It’s Not Easy to Say “Minority”. Ladin and Italian in Trentino-Alto Adige

    • IMG_7721
    • Presentation speakers
      • Chiara Meluzzi, Free University of Bozen, Italy
      • Ilaria Fiorentini, University of Pavia / Free University of Bozen, Italy


    This paper deals with the feeling of being a linguistic minority in the multilingual setting of Trentino-Alto Adige (Italy). Since 1972, Italian laws recognize the special status of linguistic minorities to both German and Ladin population, which represent a large part of people living in this area. As a matter of fact, about 73% of population living in Alto Adige declares to belong to the German linguistic group, whereas Italian speakers represent the majority in the main cities (e.g.

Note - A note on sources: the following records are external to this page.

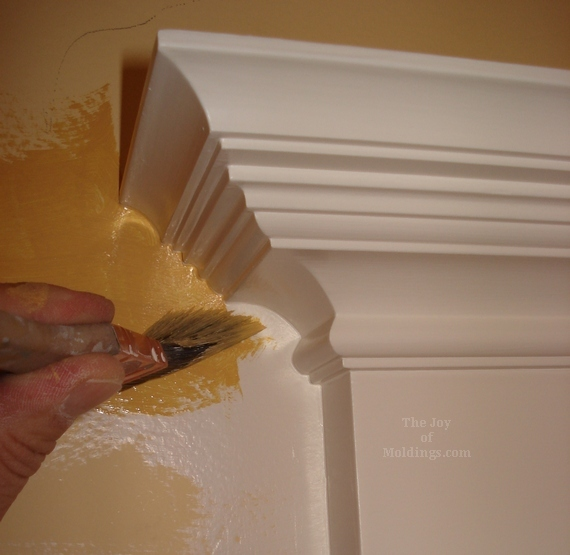 Paint Around Door Trim Molding Walls With Floetrol X I M The Joy Of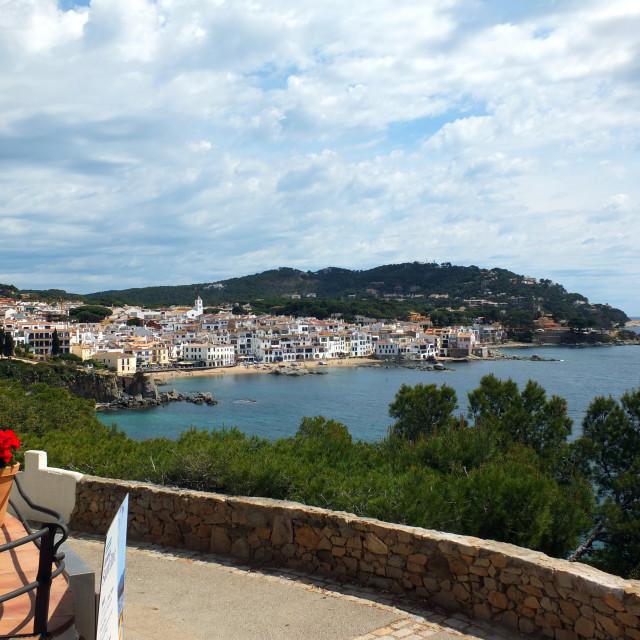 """""""Looking North To Calella De Palafrugell"""" stock image"""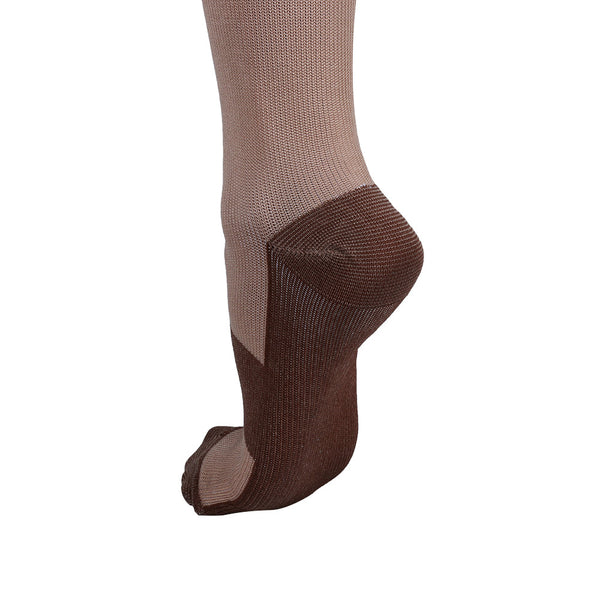 Heel and Sole Copper Anti-Fatigue Compression Knee High Socks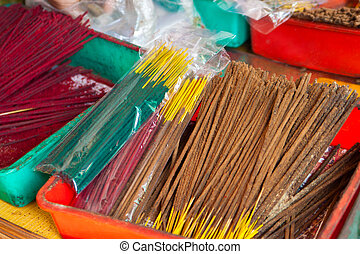 Incense sticks on a market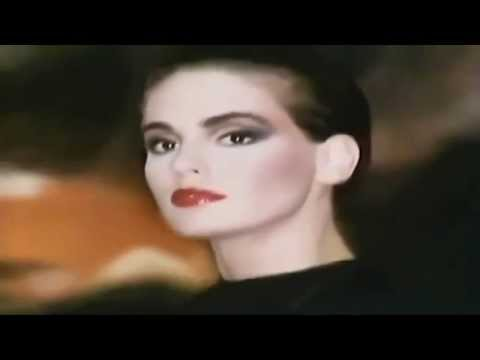 Robert Palmer - Addicted To Love (LADIES ONLY Edition) from YouTube · Duration:  3 minutes 55 seconds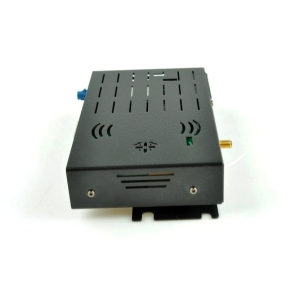 Carsys TCL-815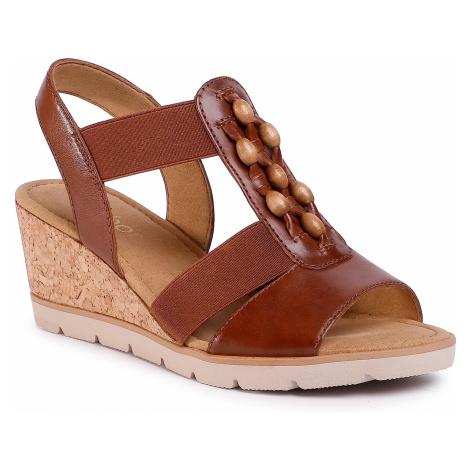 Sandały GABOR - 45.750.24 Peanut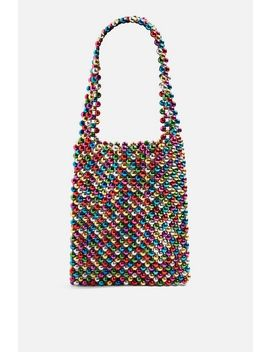 Noel Bauble Tote Bag by Topshop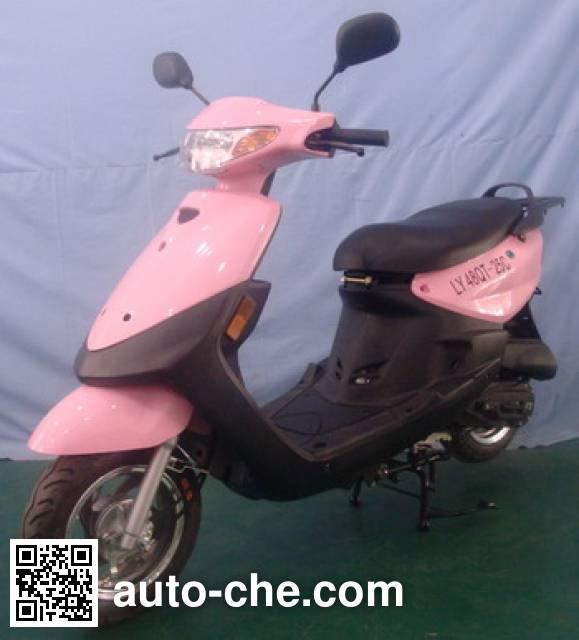 Laoye 50cc scooter LY48QT-25C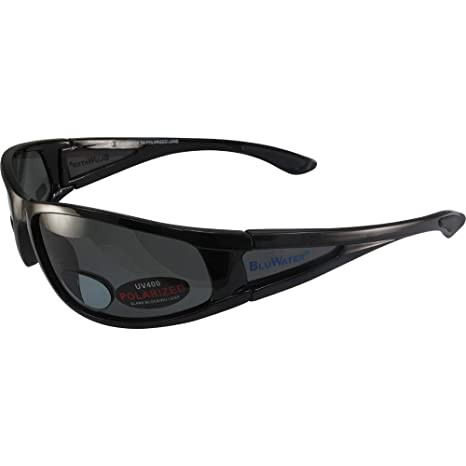 fd21d248f81 Amazon.com  BlueWater Polarized Bifocal 3 Sunglasses Gloss Black Frames  +1.5 Magnification Smoke Lenses by Global Vision  Automotive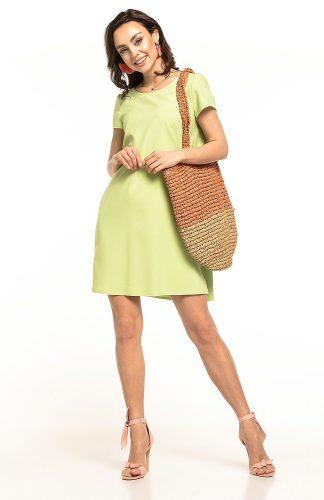Sukienka trapezowa elegancka jasnozielona
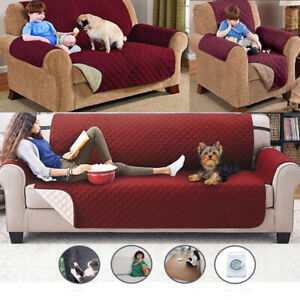 Waterproof Sofa Cover Pet Dog Non-Slip Mat Seater Couch Covers Lounge Protector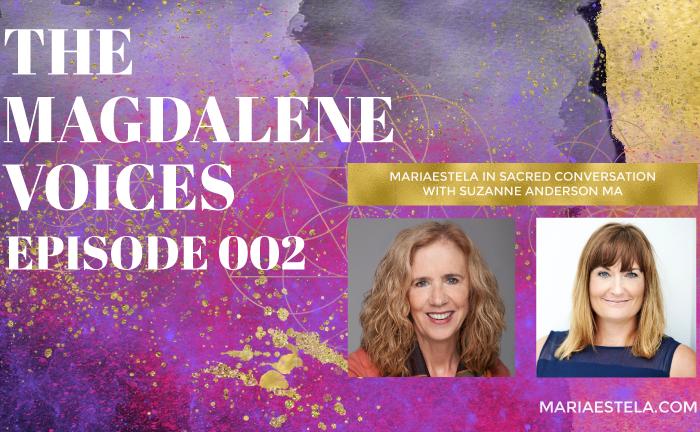 Suzanne Anderson, The Magdalene Voices, Mariaestela, Facilitator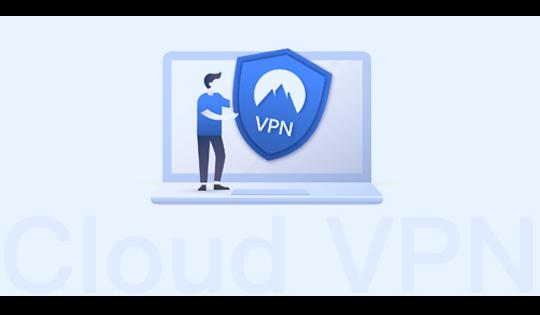Cloud VPN搭建教程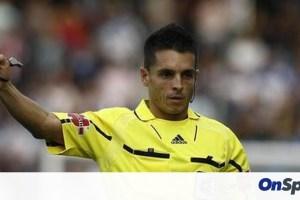 Ολυμπιακός-Κράσνονταρ: Διαιτητής από Ισπανία στο «Γ. Καραϊσκάκης»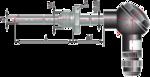 Термосопротивление с коммутационной головкой дТС 065 МГ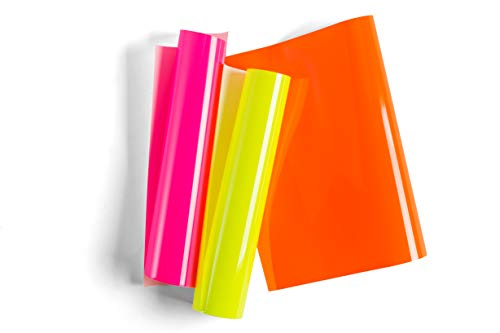 """Cricut Everyday Iron On - 12"""" x 12"""" 3 Sheets - Includes Neon Pink, Yellow & Orange - HTV Vinyl for T-Shirts - Use with Cricut Explore Air 2/Maker - Glowsticks Sampler"""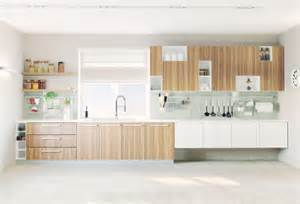 kitchen floor covering ideas kitchen floor ideas the best flooring covering options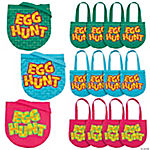 Medium Easter Hunt Tote Bags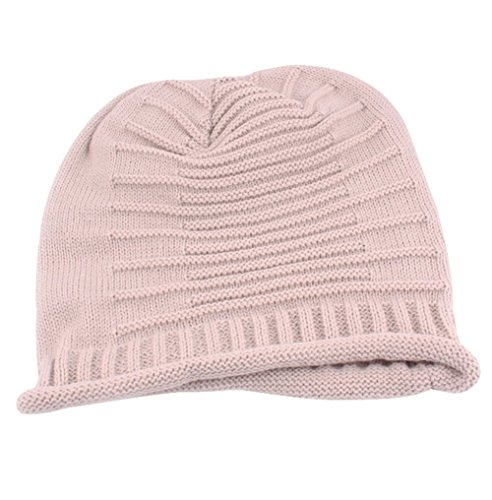Da. Wa lana cappello autunno/inverno caldo cappello caldo Blanco Claro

Bozen). Ladin speakers are mainly located in the valleys historically belonging to the Dolomitic Ladinia. This leads to a peculiar situation, since every language spoken in Alto Adige could be considered a “minority”: German is a minority at a national level, whereas Italian is a minority in the local context; only Ladin represent a “real” minority language at both levels. The aim of this research is to explore the perception of being a minority in both Italian and Ladin speakers. After presenting the main laws for the protection and promotion of minority languages, we will focus on a corpus of interviews with both Italian and Ladin native speakers, by emphasizing how differences between a recognized and a non-recognized linguistic minority are reflected in language attitudes and language vitality. Our claim is that the feeling of being a minority could reflect in the creation of neologisms both in Ladin and Italian, but that the directionality of this linguistic innovation is opposite in the two languages. In Ladin, an officially recognized minority, neologisms are mainly introduced top-down (i.e. from institutions) with the intent to protect and promote the language, while in the Italian community neologisms represent a slang created from the speakers in order to build an Italian identity to oppose to the main linguistic group of Alto Adige (i.e. German).